GUSVA will also host a panel discussion on Oct. 21 called “Women Who Write About War.” The panel will bring together professional women writers whose work focuses primarily on war. Professor of Spanish and Portuguese Barbara Mujica, who serves as GUSVA’s faculty advisor, will speak at the event.
Mujica is also an associate facilitator of the Veterans Support Team. Mujica played an important role in strengthening GUSVA’s role on campus, especially in the acquisition of a central office for the organization.
“Georgetown was very active in the anti-war movement during the Vietnam War, so I feared that I would not get great reception. But the exact opposite happened. The receptions from the provost’s office, the president’s office, and the dean’s offices were all very supportive and helpful,” Mujica said.
Currently, hundreds of both undergraduate and graduate students make up GUSVA’s membership.

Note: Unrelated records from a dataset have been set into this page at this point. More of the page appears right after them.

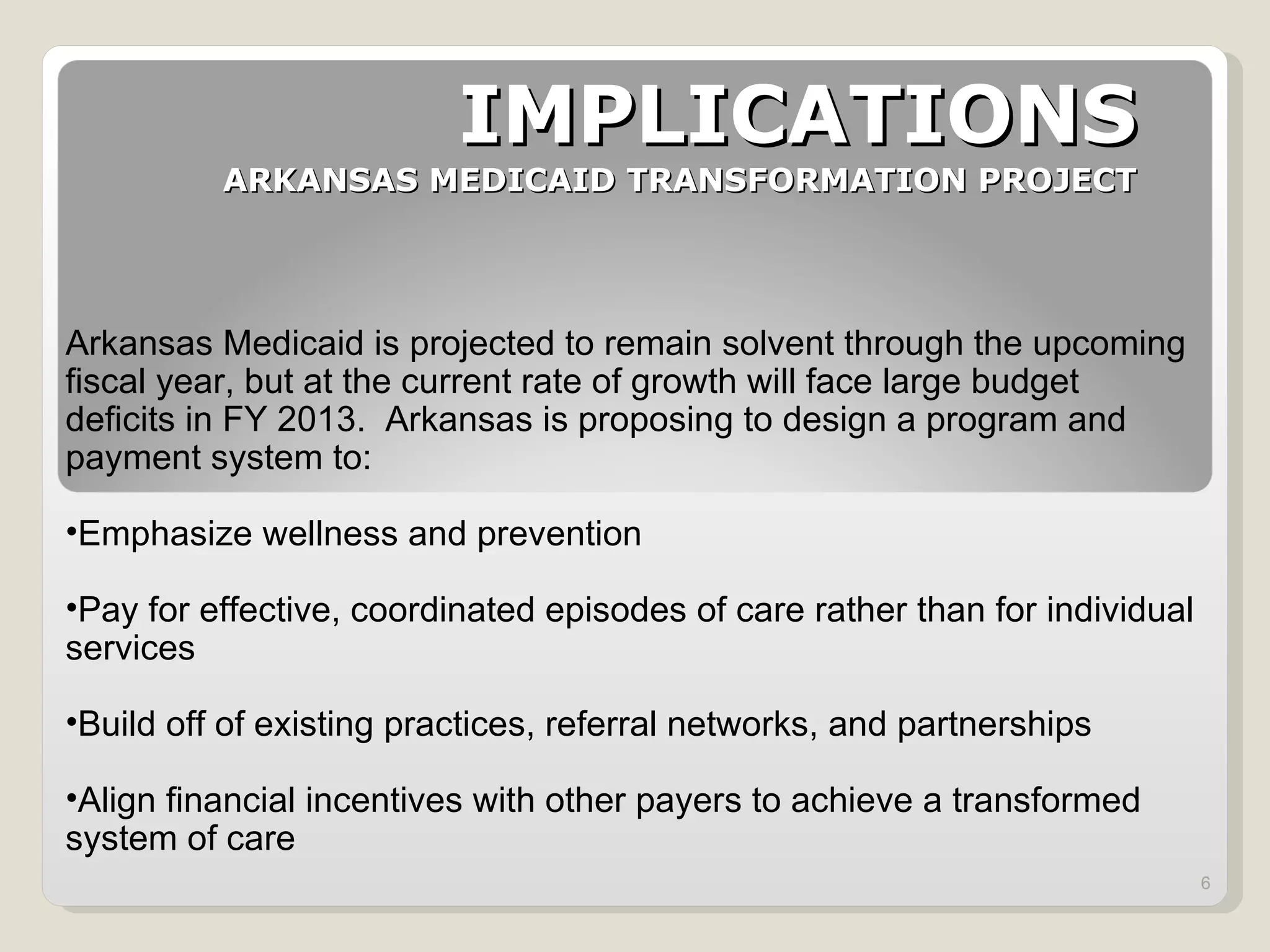 IMPLICATIONS
ARKANSAS MEDICAID TRANSFORMATION PROJECT

Arkansas Medicaid is projected to remain solvent through the upcoming fiscal year, but at the current rate of growth will face large budget deficits in FY 2013. Arkansas is proposing to design a program and payment system to:

•Emphasize wellness and prevention

•Pay for effective, coordinated episodes of care rather than for individual services

•Build off of existing practices, referral networks, and partnerships

•Align financial incentives with other payers to achieve a transformed system of care

6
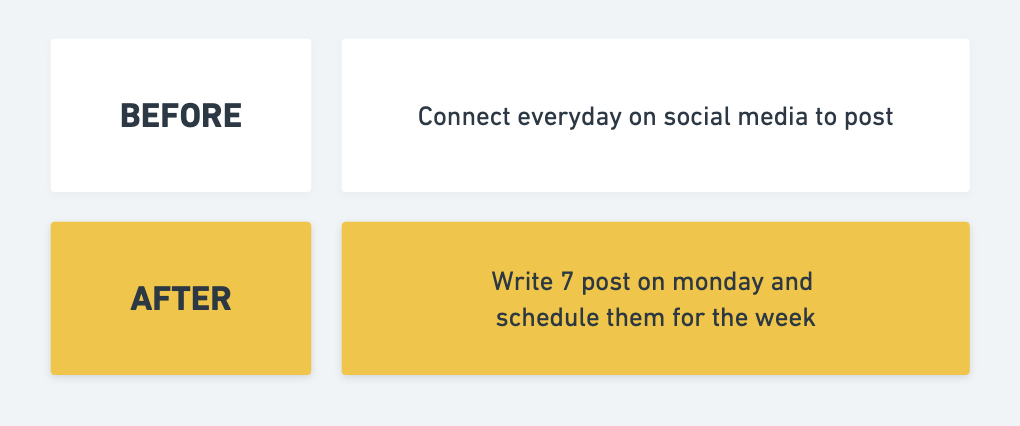 BEFORE

Connect everyday on social media to post

AFTER

Write 7 post on monday and schedule them for the week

Henderson said veterans should immerse themselves in everything Georgetown has to offer.
“As I got more comfortable, I became involved on campus, which made the adjustment much easier,” Henderson said. “I’ve since made some incredible friends here.”
Like Henderson, Starke said she would urge new students to be resourceful.
“You can’t force a student to use his or her resources or to identify as veterans. That being said, I’d encourage every student here to get involved with anything and everything,” Starke said. “I’d also tell them not to hide who they truly are, either.”
Mujica said she hopes veterans and non-veterans will continue to interact and that the issues surrounding student veterans — including a potential stigma and transitioning to civilian life — will continue to be addressed.
“Student veterans make tremendous contributions to campus life. They’ve been all over the world and really add different and important dimensions to our campus,” Mujica said.
For Henderson, being at Georgetown after serving in the military is a privilege.
“To me, Georgetown is a miracle. Every day I walk up, and I see Healy [Hall]: I have to pinch myself,” Henderson said. “I ask myself if that’s really where I get to spend my time.”